**Page text**
Nevertheless, I think that this cell can be written more concisely as below three lines.

In [None]:
document_to_transform_1 = [X['text'][50]]
document_to_transform_2 = [X['text'][100]]
document_to_transform_3 = [X['text'][150]]

---

#### Second, when preprocessing text data, we can do something to make the data cleaner.

1. Clean the text data by removing punctuation marks and converting all characters to lowercase. (implemented by re)
2. Perform word stemming (implemented by nltk) on text data, which grammatically transforms words back to root form. In this way, we can treat all the different form words as the same when calculating frequency or TF-IDF.
3. Remove stop-words (implemented by nltk), which are words that are extremely common in all sorts of texts thus contain little useful information that can be used to distinguish between different classes of documents. For example, "is", "and", "has", and "the".
4. Remove numbers if they are not relevant to the analysis. (implemented by re)

Use the new dataset as an example.

In [1]:
# Read the dataset
text = []
score = []
files = ['amazon_cells_labelled.txt', 'imdb_labelled.txt', 'yelp_labelled.txt']

for file in files:
    f = open('sentiment labelled sentences/' + file)
    for line in f:
        line_lst = line.split('\t')
        text.append(line_lst[0])
        score.append(int(line_lst[1][0]))

print(len(text), len(score))

3000 3000


In [2]:
# Construct DataFrame
import pandas as pd

dic = {"text":text, "score":score}
X = pd.DataFrame(dic)
X.head()

**Data section**
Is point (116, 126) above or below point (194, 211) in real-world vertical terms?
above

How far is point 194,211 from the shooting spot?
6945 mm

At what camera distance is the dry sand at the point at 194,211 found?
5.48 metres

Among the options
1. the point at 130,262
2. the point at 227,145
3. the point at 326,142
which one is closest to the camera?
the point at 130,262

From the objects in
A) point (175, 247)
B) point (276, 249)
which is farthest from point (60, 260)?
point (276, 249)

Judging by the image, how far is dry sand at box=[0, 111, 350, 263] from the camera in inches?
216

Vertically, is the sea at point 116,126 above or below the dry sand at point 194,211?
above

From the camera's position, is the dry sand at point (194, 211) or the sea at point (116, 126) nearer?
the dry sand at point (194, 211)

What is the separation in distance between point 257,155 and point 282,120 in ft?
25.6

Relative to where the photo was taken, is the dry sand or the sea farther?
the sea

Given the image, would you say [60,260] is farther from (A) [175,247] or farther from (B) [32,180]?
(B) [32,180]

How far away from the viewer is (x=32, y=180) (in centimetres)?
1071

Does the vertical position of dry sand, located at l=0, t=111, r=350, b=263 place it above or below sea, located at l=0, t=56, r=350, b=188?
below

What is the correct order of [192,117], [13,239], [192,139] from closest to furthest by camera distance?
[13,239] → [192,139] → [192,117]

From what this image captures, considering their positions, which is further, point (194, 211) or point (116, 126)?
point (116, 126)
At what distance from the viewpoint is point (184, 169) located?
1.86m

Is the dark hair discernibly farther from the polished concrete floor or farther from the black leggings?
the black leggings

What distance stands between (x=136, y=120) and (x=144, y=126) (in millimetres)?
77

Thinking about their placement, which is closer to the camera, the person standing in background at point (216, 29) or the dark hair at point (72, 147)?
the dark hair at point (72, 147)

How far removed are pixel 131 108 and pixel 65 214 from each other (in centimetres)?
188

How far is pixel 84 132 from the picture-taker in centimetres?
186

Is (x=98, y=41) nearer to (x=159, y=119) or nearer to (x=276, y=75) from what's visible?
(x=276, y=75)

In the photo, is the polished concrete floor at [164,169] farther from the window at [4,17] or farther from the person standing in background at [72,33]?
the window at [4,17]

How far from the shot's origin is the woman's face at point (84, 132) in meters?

**Set exercise 1**
In the text preprocessing notes, which library handles word stemming?
**Set exercise 2**
List every example stop-word given in the text preprocessing notes.
**Set exercise 3**
Continue the text preprocessing notebook from the point where it stops.

**Right answer 1**
nltk

**Right answer 2**
"is", "and", "has", "the"

**Right answer 3**
Unnamed: 0,text,score
0,So there is no way for me to plug it in here i...,0
1,"Good case, Excellent value.",1
2,Great for the jawbone.,1
3,Tied to charger for conversations lasting more...,0
4,The mic is great.,1


In [3]:
# Drop duplicated records
X.drop_duplicates(keep='first', inplace=True)

In [4]:
# removing punctuation marks but emoticons, and converting all characters to lowercase
import re

def preprocessor(text):
    # regex for matching emoticons, keep emoticons, ex: :), :-P, :-D
    r = '(?::|;|=|X)(?:-)?(?:\)|\(|D|P)'
    emoticons = re.findall(r, text)
    text = re.sub(r, '', text)
    # convert to lowercase and append all emoticons behind (with space in between)
    # replace('-','') removes nose of emoticons
    text = re.sub('[\W]+', ' ', text.lower()) + ' ' + ' '.join(emoticons).replace('-','')
    return text

X['text'] = X['text'].apply(lambda t : preprocessor(t))

In [5]:
# Word stemming
import nltk
from nltk.stem.porter import PorterStemmer

def tokenizer_stem(text):
    porter = PorterStemmer()
    return " ".join([porter.stem(word) for word in re.split('\s+', text.strip())])

X['text'] = X['text'].apply(lambda t : tokenizer_stem(t))

In [6]:
# Stop-word removal
from nltk.corpus import stopwords
from nltk.stem.porter import PorterStemmer
nltk.download('stopwords')
stop = stopwords.words('english')

def tokenizer_stem_nostop(text):
    porter = PorterStemmer()
    return " ".join([porter.stem(w) for w in re.split('\s+', text.strip()) \
    if w not in stop and re.match('[a-zA-Z]+', w)])

X['text'] = X['text'].apply(lambda t : tokenizer_stem_nostop(t))

[nltk_data] Downloading package stopwords to /Users/yao/nltk_data...
[nltk_data]   Package stopwords is already up-to-date!


In [7]:
# Create the term-document matrix for frequency
from sklearn.feature_extraction.text import CountVectorizer

count_vect = CountVectorizer()
doc_counts = count_vect.fit_transform(X.text)
doc_counts = doc_counts.toarray()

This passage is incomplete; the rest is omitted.